There is an unprecedented push by scientists worldwide to use mathematical models to understand the workings of COVID-19 spread. The models are being used to make life and death decisions, and Canadians have been at the forefront of the effort, with outstanding groups of researchers working tirelessly.  Any successes that the models have in understanding our present predicament owe a debt of gratitude to the painstaking work made by generations of previous mathematical epidemiologists. While a lot has been accomplished in generating new understanding about the initial wave of infection, we still have much work to do, and we can continue to do better.

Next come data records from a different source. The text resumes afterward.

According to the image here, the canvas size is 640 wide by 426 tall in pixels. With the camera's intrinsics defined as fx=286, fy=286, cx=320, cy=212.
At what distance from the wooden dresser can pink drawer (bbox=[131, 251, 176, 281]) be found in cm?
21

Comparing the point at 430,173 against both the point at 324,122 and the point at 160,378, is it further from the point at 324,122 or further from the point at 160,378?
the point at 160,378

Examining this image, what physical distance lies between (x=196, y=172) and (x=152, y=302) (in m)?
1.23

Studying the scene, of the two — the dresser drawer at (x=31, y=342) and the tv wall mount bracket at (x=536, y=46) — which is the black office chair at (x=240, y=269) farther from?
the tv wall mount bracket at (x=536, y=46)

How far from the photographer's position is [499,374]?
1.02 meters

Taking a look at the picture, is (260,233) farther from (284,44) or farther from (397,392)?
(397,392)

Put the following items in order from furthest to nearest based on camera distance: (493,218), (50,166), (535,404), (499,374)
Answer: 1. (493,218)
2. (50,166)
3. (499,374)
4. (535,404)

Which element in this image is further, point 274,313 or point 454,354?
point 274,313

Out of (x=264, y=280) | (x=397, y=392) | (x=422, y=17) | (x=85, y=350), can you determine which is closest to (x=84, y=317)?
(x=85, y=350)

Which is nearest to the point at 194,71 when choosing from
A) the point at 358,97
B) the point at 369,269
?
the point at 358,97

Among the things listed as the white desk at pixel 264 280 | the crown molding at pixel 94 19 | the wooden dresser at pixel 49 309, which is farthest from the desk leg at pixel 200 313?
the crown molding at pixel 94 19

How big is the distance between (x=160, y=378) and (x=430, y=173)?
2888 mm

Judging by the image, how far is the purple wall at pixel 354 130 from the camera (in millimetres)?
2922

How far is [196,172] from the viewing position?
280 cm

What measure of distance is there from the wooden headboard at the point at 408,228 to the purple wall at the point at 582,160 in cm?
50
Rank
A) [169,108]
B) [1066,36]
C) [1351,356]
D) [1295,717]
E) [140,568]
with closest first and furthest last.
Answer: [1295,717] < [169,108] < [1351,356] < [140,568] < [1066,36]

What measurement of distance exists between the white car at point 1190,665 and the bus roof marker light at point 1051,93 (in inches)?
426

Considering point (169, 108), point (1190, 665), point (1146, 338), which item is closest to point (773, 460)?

[1] Ferguson, N., et al. Report 9: Impact of non-pharmaceutical interventions (NPIs) to reduce COVID19 mortality and healthcare demand. (2020).
[2] Bernoulli, D. Essai d’une nouvelle analyse de la mortalité causée par la petite vérole. Mém. Math. Phys. Acad. Roy. Sci., Paris, (1766).
[3] Ross. R. The Prevention of Malaria. Murray, London (1911).
[4] Kermack, W.O., McKendrick, A.G. A contribution to the mathematical theory of epidemics. Proc. R. Soc. London, 115:700-721 (1927).
[5] Germann, T.C., Kadau, K., Longini, I.M., Macken, C.A. Mitigation strategies for pandemic influenza in the United States. Proc. Nat. Acad. Sci. USA 103(15):5935-5940 (2006).
[6] Chao, D.L., Halstead, S.B., Halloran, M.E., Longini, I.M. Controlling dengue with vaccines in Thailand. PLoS Negl. Trop. Dis. 6(10):e1876 (2012).
[7] Reich, O., Shalev, G. Kalvari, T. Modeling COVID-19 on a network: super-spreaders, testing and containment. medRxiv (2020).